Travelling with him were wife Jodi Vaughan, a teacher at Merimbula Public School, and three daughters Gemma (11), Annie (9) and Lucy (7).
“It wasn’t as cold where we were, temperatures were typically minus 10 in winter,” Paul said, adding that the great lakes around his base London, Ontario in the country’s south retained a bit of heat that kept general temperatures up.
In higher altitudes, like the ski-fields of Mont Tremblant, temperatures dropped to minus 22 degrees Celsius and the family had to cover every centimetre of skin to protect themselves.
The exchange program is designed to facilitate teachers’ professional growth, develop new skills, give different cultural experiences and create a space for greater professional understanding.
While an oversupply of teachers kept Jodi out of the classroom, she embraced domestic life and became the family travel planner and sports star.

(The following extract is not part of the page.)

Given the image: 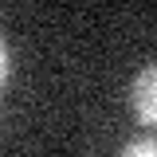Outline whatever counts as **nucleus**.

During the two month Summer break the Gilbert’s travelled north on a 60 night, 14,000 kilometre camping trip into French-speaking Quebec, east to New Brunswick, Newfoundland and Nova Scotia then headed south along the coast and across the border into the United States and Maine, Connecticut and New York.
“New York was a true metropolis,” he said.
“The kids thought it was exciting and became experts in getting on and off the metro, after being intimidated by the sheer size of it for the first 24 hours and the fact they didn’t look like everyone else.”
One of the greatest fears of a parent is their children not fitting in with their peers.
“I think it’s important for people to know they fitted straight in and made new friends, and that’s a real credit to Pambula School where they did their schooling in Australia, there’s a real sense of community there.
“They were a hit in their classrooms because of their Aussie accent.” Canada and Australia are both commonwealth countries with British traditions, but his experiences as a teacher were very different.
“Eden is a country high school in a remote area with a variety of industries like fishing, forestry and tourism," he said.
“The school I was in was a downtown school of about 900, right in the middle of the city and it took kids from the top socio-economic bracket.
“There were lots of university professors kids, doctor’s kids and it ranked number one in Ontario for numeracy and literacy.
The school day started at 8.15am, when most students will have already taken part in music rehearsals starting at 6.45am.
Lunch is held at 10.55am and students are free to come and go from the school grounds.
Students don’t automatically progress to the next grade as they do here, instead they are required to get a grade of 50 per cent before they are allowed to move on, a requirement that Paul believes would help change attitudes towards learning in Australia.
“Parents became very interested if their child was falling behind because it meant they may have to go to summer school for four more weeks,” he said.
Another option was the student repeated the subject they had failed in.
“When the kids were presented with help and assistance they were inclined to take it, they had guidance counsellors who would give them the time to catch up on assignments, track attendance, and build a team around the kid to get them up to 50 per cent before it was too late.”
“Here we chase kids around all the time, but because they don’t have to score anything to move on so many don’t bother.”
He said although teachers were better supported in Canada, the curriculum, syllabuses and teaching skills were better in Australia.
“In Canada I felt the system treated you like a professional, you don’t always feel that way here, it ’s our own politicians and bureaucrats who are constantly on the case of teachers.”
“But teachers, in the end, are limited by what they can do if the student and their family don’t take part in the education as well.”
"We need to change the culture that tends to think it all gets done at school, our system is largely ineffective without family support.”